» What the task requires
In the records below, copy the lines starting with the line that contains "How far does point" and going on through the line that contains "731 centimetres", reproducing each one exactly.

» Collection entries
-- Begin --

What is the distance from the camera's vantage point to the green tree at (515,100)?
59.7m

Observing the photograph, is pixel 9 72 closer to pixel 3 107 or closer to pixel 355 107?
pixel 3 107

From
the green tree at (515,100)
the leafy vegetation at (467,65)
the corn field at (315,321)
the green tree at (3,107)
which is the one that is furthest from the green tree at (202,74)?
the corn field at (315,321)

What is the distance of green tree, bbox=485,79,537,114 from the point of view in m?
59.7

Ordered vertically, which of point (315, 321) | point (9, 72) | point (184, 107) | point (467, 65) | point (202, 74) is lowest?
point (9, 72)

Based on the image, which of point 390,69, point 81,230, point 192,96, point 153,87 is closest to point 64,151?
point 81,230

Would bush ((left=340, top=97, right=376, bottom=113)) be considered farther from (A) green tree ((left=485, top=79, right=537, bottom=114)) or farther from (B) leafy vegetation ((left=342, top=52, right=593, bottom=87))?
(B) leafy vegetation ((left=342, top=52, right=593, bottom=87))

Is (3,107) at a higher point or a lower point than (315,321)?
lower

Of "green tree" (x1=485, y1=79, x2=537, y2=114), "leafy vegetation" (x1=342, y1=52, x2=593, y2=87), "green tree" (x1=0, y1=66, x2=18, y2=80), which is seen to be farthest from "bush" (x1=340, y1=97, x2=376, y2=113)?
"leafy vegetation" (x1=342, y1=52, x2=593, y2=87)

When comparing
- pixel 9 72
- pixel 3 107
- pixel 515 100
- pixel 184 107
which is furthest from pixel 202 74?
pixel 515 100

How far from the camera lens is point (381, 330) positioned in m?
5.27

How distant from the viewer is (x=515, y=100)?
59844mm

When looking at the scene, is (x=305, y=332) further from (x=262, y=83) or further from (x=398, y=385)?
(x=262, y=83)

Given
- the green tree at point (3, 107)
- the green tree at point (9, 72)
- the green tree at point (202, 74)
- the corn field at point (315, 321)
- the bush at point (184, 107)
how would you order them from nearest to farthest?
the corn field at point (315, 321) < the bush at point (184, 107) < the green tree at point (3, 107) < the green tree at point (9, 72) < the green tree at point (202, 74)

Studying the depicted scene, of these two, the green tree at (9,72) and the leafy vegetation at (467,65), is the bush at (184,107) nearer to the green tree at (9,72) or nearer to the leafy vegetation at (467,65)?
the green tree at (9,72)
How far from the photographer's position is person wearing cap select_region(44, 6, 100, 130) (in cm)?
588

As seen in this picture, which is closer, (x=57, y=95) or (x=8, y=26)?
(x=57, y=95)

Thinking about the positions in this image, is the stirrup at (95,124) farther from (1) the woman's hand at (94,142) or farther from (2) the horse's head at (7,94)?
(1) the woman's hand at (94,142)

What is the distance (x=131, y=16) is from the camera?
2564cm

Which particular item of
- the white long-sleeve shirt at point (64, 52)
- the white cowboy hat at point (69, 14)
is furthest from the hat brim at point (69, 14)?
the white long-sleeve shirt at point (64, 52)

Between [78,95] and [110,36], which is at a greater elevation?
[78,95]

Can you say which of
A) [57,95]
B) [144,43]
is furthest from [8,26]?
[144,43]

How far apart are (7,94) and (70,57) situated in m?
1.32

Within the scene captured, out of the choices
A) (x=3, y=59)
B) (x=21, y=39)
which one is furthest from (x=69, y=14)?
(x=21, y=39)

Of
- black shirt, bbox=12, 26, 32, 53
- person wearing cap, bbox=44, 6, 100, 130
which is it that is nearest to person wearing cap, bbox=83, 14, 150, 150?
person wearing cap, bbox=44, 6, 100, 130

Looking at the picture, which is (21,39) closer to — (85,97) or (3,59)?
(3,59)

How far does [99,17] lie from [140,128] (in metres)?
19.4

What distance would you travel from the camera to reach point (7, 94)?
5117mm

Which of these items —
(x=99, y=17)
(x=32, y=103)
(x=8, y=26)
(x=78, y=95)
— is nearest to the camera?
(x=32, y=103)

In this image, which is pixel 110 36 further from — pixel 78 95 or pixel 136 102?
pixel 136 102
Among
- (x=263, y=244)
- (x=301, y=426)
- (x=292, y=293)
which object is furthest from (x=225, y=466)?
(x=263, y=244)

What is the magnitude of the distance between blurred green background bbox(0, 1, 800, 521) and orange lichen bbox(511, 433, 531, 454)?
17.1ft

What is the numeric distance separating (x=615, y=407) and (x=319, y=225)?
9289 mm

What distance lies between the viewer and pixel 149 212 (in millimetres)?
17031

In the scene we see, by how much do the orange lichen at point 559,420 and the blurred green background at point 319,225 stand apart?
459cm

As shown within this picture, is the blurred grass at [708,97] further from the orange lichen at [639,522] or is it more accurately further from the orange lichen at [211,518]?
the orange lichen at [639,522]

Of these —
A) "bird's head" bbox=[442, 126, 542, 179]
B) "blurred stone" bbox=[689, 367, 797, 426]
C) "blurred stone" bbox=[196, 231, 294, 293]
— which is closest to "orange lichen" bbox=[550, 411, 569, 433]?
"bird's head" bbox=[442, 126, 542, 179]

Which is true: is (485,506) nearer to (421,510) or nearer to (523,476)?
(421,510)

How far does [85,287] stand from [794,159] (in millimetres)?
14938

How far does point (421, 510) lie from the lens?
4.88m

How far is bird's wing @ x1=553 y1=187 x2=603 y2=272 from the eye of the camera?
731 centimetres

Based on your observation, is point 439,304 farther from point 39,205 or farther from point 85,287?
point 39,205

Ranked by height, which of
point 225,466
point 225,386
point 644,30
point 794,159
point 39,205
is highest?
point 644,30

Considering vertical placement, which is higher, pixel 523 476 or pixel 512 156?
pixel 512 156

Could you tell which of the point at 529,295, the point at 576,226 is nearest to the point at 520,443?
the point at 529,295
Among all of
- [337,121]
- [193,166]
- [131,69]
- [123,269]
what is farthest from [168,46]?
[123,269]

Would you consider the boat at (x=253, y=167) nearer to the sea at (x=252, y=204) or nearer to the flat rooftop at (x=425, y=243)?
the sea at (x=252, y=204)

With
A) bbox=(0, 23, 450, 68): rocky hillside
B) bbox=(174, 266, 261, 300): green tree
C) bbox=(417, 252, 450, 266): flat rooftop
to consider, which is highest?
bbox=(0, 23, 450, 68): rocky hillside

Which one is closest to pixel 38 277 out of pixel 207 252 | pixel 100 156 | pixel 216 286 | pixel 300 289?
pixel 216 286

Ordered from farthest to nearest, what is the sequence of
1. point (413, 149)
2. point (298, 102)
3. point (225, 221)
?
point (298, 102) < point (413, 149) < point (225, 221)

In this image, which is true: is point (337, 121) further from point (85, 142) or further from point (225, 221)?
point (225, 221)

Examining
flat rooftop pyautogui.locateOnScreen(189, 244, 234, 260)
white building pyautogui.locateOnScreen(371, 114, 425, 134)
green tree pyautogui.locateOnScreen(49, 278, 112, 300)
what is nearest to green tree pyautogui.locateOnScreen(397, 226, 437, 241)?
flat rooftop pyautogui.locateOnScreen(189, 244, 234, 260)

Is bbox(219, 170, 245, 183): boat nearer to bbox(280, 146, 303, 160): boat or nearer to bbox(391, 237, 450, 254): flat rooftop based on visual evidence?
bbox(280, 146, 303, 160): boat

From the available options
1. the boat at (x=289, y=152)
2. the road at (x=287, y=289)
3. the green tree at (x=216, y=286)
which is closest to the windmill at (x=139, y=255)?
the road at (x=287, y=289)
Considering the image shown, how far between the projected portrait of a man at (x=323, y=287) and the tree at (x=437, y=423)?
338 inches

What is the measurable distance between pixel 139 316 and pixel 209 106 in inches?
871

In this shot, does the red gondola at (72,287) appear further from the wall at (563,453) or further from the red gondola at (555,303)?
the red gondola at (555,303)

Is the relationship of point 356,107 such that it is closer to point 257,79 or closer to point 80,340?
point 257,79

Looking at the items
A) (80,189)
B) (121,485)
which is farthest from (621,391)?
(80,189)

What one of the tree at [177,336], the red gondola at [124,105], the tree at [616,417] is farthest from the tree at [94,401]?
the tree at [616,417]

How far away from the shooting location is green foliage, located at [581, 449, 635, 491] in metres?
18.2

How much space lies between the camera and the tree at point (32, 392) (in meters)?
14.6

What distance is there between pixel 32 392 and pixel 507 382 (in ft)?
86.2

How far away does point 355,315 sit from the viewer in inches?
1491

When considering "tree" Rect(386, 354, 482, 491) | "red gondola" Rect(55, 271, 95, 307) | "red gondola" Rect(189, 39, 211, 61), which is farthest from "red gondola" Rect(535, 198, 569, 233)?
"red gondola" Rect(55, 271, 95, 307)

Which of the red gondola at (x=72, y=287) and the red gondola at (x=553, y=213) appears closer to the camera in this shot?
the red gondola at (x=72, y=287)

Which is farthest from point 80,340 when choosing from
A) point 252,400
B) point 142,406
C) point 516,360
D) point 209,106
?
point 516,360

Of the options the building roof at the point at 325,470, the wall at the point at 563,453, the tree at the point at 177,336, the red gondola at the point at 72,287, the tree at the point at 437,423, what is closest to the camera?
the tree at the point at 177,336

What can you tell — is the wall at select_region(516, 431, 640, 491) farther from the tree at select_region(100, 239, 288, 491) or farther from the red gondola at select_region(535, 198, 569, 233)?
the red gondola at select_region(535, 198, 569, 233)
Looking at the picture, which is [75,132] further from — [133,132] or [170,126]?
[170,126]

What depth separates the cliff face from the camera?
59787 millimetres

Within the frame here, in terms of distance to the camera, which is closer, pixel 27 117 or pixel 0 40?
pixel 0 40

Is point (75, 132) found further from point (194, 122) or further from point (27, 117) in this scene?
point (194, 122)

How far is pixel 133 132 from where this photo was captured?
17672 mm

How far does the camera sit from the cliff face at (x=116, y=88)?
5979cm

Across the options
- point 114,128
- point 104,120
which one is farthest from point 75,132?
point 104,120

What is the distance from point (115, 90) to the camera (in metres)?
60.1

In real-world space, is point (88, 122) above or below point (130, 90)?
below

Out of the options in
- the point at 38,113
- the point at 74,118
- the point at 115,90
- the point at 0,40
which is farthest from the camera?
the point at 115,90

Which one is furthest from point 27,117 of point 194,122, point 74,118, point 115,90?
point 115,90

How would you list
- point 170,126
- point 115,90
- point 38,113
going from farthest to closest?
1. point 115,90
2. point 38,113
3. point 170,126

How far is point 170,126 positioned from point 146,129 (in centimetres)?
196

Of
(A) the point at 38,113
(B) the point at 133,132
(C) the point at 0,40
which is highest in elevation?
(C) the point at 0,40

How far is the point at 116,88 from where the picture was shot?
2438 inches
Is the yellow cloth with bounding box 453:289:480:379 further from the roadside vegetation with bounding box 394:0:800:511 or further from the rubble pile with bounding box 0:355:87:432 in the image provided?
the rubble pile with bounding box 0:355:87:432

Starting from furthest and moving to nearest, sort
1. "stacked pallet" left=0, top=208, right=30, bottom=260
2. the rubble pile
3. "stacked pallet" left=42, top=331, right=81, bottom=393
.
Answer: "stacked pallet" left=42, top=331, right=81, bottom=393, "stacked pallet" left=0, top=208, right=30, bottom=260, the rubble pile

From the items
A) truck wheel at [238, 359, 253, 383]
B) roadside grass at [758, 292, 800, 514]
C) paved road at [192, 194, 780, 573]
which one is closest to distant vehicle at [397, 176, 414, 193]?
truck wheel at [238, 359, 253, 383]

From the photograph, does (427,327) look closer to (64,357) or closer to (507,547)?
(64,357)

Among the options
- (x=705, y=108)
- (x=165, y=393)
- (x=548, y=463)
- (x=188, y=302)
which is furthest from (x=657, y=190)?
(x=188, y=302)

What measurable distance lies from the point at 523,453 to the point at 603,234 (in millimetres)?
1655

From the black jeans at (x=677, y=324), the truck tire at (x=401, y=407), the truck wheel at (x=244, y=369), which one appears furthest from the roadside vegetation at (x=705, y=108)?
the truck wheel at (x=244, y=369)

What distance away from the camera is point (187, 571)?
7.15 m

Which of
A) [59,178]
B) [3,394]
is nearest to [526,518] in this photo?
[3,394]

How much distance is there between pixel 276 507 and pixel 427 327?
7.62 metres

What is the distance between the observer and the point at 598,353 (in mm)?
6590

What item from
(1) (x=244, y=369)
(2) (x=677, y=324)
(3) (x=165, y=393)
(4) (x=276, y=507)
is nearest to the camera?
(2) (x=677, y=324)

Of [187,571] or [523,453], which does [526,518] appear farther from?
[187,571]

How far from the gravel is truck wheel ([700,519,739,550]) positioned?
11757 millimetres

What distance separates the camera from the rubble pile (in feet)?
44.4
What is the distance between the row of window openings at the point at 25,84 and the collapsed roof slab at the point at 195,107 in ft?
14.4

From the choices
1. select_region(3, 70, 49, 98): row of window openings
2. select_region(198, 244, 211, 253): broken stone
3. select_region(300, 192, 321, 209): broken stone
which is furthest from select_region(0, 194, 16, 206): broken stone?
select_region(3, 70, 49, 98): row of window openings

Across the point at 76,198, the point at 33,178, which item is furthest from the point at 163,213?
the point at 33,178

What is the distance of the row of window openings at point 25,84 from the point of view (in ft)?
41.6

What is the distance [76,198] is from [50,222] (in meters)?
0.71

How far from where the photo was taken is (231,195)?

-- End --

» Response to the task
How far does point (421, 510) lie from the lens?
4.88m

How far is bird's wing @ x1=553 y1=187 x2=603 y2=272 from the eye of the camera?
731 centimetres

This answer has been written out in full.